Supreme Court offers no relief to parents in cross-border shooting case

SCOTUS and flag redux.
Ephrat Livni
Cross-border shooting claims have “distinctive characteristics.”
  • Ephrat Livni
By Ephrat Livni

Senior reporter, law & politics, DC.

Washington DC

Today, the US Supreme Court decided a case about a US Border Patrol agent, a slain Mexican teenager, and his parents’ right to sue. It’s the second time the justices have reviewed the matter. Last time, it went better for the parents.

In 2010, Jesus Mesa of the US shot 15-year-old Sergio Hernandez, a Mexican. Each was on his home soil when the incident occurred. The officer says the boy had illegally crossed the border. His parents argue that he was innocently playing in an adjacent culvert in Mexico. They have for many years been trying to sue Mesa, who is apparently, conclusively, immune to their constitutional claims for damages.

Five conservative justices joined in the majority’s decision, written by Samuel Alito, while the court’s four progressives allowed Ruth Bader Ginsburg to voice their dissent.
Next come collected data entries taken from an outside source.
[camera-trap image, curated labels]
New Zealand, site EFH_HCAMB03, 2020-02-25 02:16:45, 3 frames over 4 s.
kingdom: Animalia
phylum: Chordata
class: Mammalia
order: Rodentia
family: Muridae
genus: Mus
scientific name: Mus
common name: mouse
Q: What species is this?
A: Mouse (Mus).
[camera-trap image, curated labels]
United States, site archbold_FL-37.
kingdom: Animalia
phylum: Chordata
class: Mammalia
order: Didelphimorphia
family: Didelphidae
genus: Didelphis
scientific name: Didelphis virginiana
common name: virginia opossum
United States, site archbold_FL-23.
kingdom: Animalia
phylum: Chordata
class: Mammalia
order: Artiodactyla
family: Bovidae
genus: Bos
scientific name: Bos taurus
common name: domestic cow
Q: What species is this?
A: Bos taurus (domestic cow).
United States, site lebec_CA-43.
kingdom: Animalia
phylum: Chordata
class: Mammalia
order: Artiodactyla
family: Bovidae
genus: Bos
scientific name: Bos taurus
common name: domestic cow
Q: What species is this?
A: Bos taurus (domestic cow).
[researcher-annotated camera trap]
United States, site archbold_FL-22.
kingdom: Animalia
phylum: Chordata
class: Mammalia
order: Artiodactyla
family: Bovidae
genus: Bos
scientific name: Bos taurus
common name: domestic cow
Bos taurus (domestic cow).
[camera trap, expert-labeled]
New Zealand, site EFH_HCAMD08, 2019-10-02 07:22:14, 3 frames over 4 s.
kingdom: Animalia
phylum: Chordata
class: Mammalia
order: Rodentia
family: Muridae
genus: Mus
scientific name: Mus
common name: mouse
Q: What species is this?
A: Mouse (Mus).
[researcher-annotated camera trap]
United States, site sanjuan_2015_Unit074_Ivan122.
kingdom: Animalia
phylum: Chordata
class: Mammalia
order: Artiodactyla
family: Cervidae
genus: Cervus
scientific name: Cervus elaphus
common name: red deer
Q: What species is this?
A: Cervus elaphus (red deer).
All seem to agree the facts here are “tragic,” but there’s a definite split on just what the facts are and how the law applies in these circumstances.

The justices had to decide whether their precedent on federal agents being subject to civil lawsuits, on constitutional grounds, was properly applied by a lower court, having remanded the matter previously for reconsideration. This time, the majority held that a cross-border shooting is a new and inappropriate context for such claims, which should be treated with caution because they implicate national security and diplomacy and Congress may have sound reasons for not writing a statute that would allow these suits.

It was essentially the argument the Department of Justice has been making, for Mesa and on behalf of the nation. The government said that allowing a constitutional claim against an officer who had been cleared of wrongdoing officially, as Mesa had been, would complicate relations with Mexico and have a chilling effect on Border Patrol and other security agents.

The minority doesn’t think chilling shootings is such a bad idea, it seems. Ginsburg countered that there was nothing “new” about this “setting” for a claim against a “rogue” government officer. She said the facts of the case had to be taken as the parents presented them and indicated they needed recourse for their loss.

Allowing the case to proceed would not threaten US foreign policy or jeopardize national security, the dissent argued. “I resist the conclusion that ‘nothing’ is the answer required in this case,” Ginsburg wrote. The minority would have found that plaintiffs can sue Mesa in federal court for violating constitutional rights.

Alito delivered his statement on the case for the majority somberly at a hearing this morning, no doubt acutely aware of his colleagues’ disapproval. He sounded almost sorrowful when noting that in recent years the court has come to recognize the importance of separation of powers as it had not in the past.

But now, the chastened majority knows better. A court can’t create a constitutional claim in these circumstances to make up for any alleged statutory deficiency. The judiciary can’t just go around asserting authority belonging to another government branch, Alito explained.

The theme was familiar. Just moments before, Neil Gorsuch delivered his more amusing ruling for a unanimous bench on a “curious” tax refund case, which also disapproved of judicial activism.